Full removal of all named persons is infeasible and not what filtering pipelines actually do. "Attempts to detect" is more accurate.
Dismissed — intentional simplification
SFT duration: "hours (not months)"
Borderline over-pedantic. Reads as a pedagogical contrast with pre-training duration, not a precise claim.
Dismissed — intentional simplification
The model doesn't "think" — it computes a probability distribution
Standard accepted simplification for explaining next-token prediction. Not misleading in context.
Overall Assessment
The guide is largely sound as an educational overview, but several specific numerical claims need correction or clarification. The most serious issues are the GPT-2-to-$100 cost comparison (needs context about scale), the Common Crawl page count (conflates a single dump with the full archive), and the "imitating a developer-labeler" framing (understates pre-training's role). The GPT-4 tokenizer and Llama 3 specs are defensible but should be sourced. Several flags target intentional simplifications appropriate for an educational context and can be dismissed.
Raw Findings by Model
GPT-4.1 — 6 issues
ClaimLlama 3: 405B params, 15T tokens
Verdictmisleading
NotesAs of mid-2024, the largest publicly disclosed Llama 3 model was 70B parameters. (Note: Llama 3.1 405B was released July 2024 — this flag appears outdated.)

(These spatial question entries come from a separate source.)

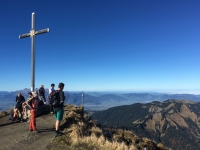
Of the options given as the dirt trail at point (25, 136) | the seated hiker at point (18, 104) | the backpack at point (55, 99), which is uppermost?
the backpack at point (55, 99)

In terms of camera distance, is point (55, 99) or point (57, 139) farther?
point (55, 99)

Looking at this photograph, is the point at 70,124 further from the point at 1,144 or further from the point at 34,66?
the point at 34,66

ClaimGPT-4 uses a vocabulary of 100,277 tokens via BPE
Verdictmisleading
NotesThe 100,277 figure is accurate for cl100k_base but not officially confirmed for GPT-4 specifically.

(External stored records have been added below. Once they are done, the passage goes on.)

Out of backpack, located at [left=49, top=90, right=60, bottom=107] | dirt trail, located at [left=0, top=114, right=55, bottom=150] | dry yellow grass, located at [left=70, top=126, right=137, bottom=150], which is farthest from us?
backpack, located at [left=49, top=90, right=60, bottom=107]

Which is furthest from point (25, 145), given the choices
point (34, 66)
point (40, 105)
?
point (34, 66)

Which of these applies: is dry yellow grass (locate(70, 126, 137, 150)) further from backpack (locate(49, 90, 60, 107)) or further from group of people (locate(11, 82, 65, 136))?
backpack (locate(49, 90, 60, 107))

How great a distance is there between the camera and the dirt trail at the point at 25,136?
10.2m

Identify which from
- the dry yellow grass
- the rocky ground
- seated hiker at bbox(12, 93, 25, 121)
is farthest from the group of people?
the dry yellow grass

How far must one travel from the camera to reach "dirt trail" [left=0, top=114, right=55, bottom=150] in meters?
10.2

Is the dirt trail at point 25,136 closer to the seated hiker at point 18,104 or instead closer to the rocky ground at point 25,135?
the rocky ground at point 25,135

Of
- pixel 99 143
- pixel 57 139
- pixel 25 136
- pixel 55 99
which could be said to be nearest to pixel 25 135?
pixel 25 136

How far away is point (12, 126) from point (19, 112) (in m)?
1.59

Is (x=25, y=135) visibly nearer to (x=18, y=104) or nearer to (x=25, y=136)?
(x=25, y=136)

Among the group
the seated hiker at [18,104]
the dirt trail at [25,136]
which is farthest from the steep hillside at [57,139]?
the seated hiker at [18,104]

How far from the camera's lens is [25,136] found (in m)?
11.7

ClaimEmbedding size ~1,000–4,000 numbers
Verdictmisleading
NotesMost frontier models use 2,048–8,192+ dimensions. The upper bound of 4,000 is too narrow.

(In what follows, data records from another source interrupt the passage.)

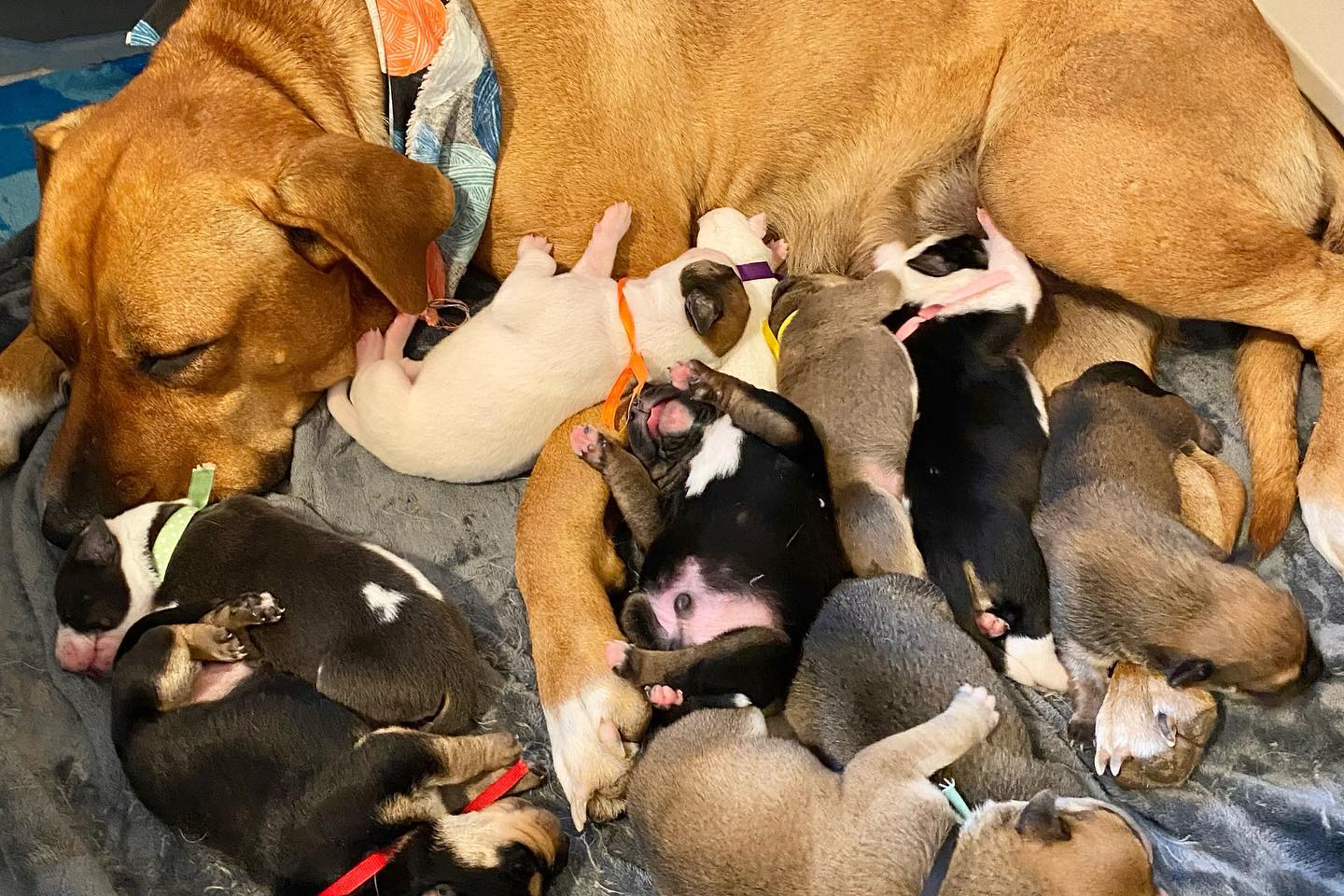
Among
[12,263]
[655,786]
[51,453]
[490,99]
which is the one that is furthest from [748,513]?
→ [12,263]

ClaimThe model learns grammar, facts, reasoning patterns implicitly
Verdictmisleading
NotesOverstates robustness of learned reasoning. (Dismissed as acceptable simplification.)
ClaimSFT duration: hours (not months)
Verdictmisleading
NotesLarge-scale SFT can take days. (Dismissed as intentional simplification.)
ClaimRLHF produces responses that are "more honest"
Verdictmisleading
NotesRLHF optimises for human preference, not truthfulness — can reinforce sycophancy.
Gemini 2.5 Pro — 6 issues
ClaimCommon Crawl — indexing 2.7 billion pages by 2024
Verdictmisleading
NotesRefers to a single FineWeb crawl dump, not the cumulative archive since 2007.
Claim44 TB FineWeb = ~15 trillion tokens
Verdictwrong
NotesReviewer claims FineWeb contains ~22T tokens; the 15T figure is Llama 3's training mix. Needs verification against HuggingFace's published figures.
ClaimPII removal finds "named individuals"
Verdictmisleading
NotesFull removal of all named persons is infeasible; pipelines focus on PII patterns, not all proper names.
ClaimGPT-2 trained on 100B tokens
Verdictwrong
NotesWebText (~40GB) corresponds to ~20–30B tokens, not 100B.
ClaimSame GPT-2 quality today for ~$100
Verdictwrong
NotesTraining a 1.5B model from scratch still costs thousands of dollars. The $100 figure applies only to toy-scale runs.
ClaimChatGPT imitates "a skilled developer-labeler"
Verdictmisleading
NotesCore skills come from pre-training, not SFT labelers. SFT shapes style and assistant behaviour only.
Llama 4 Maverick — 7 issues
ClaimCommon Crawl — indexing 2.7 billion pages by 2024
Verdictoutdated
NotesFigure may be an underestimate or conflation with a single crawl snapshot.
ClaimGPT-4 uses a vocabulary of 100,277 tokens
Verdictoutdated
NotesExact vocabulary size not publicly disclosed by OpenAI.
ClaimGPT-2 training cost ~$40K; same quality today for ~$100
Verdictmisleading
NotesActual cost depends on hardware, electricity, and model architecture — $100 is an oversimplification.
ClaimLlama 3: 405B params, 15T tokens
Verdictunverifiable
NotesSpecific details not publicly confirmed without an official citation.
ClaimModern frontier models: hundreds of billions of parameters, trillions of tokens
Verdictunverifiable
NotesVague generalisation. (Dismissed — intentionally general and accurate.)
ClaimThe model doesn't "think" — it computes a probability distribution
Verdictmisleading
NotesStandard simplification of next-token prediction. (Dismissed.)
ClaimChatGPT imitates "a skilled developer-labeler"
Verdictmisleading
NotesModel generates based on patterns from all training data, not just labeler outputs.